Romit Barua

Senior Computer Vision/ML Engineer

What was your path to joining GetReal Labs? Did anything surprise you along the way?

A: I began working with Dr. Farid during my master’s program at UC Berkeley in 2023 while working on a paper focused on audio deepfake detection. At the time, audio deepfakes were relatively new and just getting traction. In fact, Hany initially advised not to focus on it, only to reverse course when ElevenLabs was released. Close to graduation, Hany told us about an opportunity to join the smart and experienced team at GetReal, and the rest was history. I continue to be most surprised by the speed of innovation in the field of generation. In such a short time, we have seen audio deepfake generation go from “barely human” to high-quality real-time deepfake speech that can fool the public. 

What are you currently working on, and why is it important?

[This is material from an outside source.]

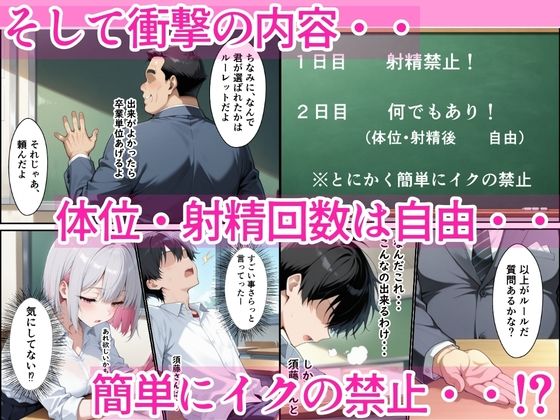 レアキャラダウナーギャルに射精管理されてたはずがイチャラブセックスした話【ビッチ女子高生】 画像3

Currently, I am focused on deepfake audio detection with explainability. As audio generators improve in speed and quality, the risk of such technologies being leveraged in cases of fraud, identity theft and the dissemination of misinformation drastically increases. Explainability is critical for trust in the systems that we deploy. It is important for both us as researchers and the customer. Explainability allows us to understand the strengths and weaknesses of the various methods and provides a good pathway to improve performance. 

What industries or real-world problems could your research help solve?

For decades, communication via technology has been critical for business operations. In finance alone, wire transfers, low-liquidity instrument trades and customer account access use traditional phone calls. In recent years, especially since the pandemic, many other industries have leveraged the power of Zoom and Microsoft Teams to conduct company meetings and candidate interviews. We currently live in a world where we cannot confirm that the person on the other side of a phone call or video call is who they say they are, potentially bringining business operations to a halt and resulting in significant financial losses. The research and development we are conducting provides a mechanism by which companies can have confidence in knowing who they are talking to and conducting business with.

What’s the biggest lesson you’ve learned as a researcher?

A lesson that all researchers learn early on is that attention to detail is everything. Especially in the field of digital forensics, it is critical to fully understand how media is generated, processed and stored. This is particularly important in today’s world of computational photography and social media. Each platform has its own processing pipeline, each leaving different traces & artifacts that we need to understand.

What do you do outside of research? Any surprising hobbies or passions?

I spend a lot of time listening to and playing music. I played piano for many years growing up and joined my dad’s Indian band as a bassist when I was 12. Since then, it has continued to be a passion and a big part of my life.

What trends in your field excite you the most?

I am most excited about the focus on explainability. There are very few ways to understand why many of the common models, especially neural network-based models, are making the decisions that they are. This is a growing concern as models like ChatGPT or Claude become more and more deeply ingrained in our everyday lives. Over the past decade, work such as LIME and integrated gradients provided us with more insight into how the model makes predictions, but there is still a lot of focus and work to be done in this area.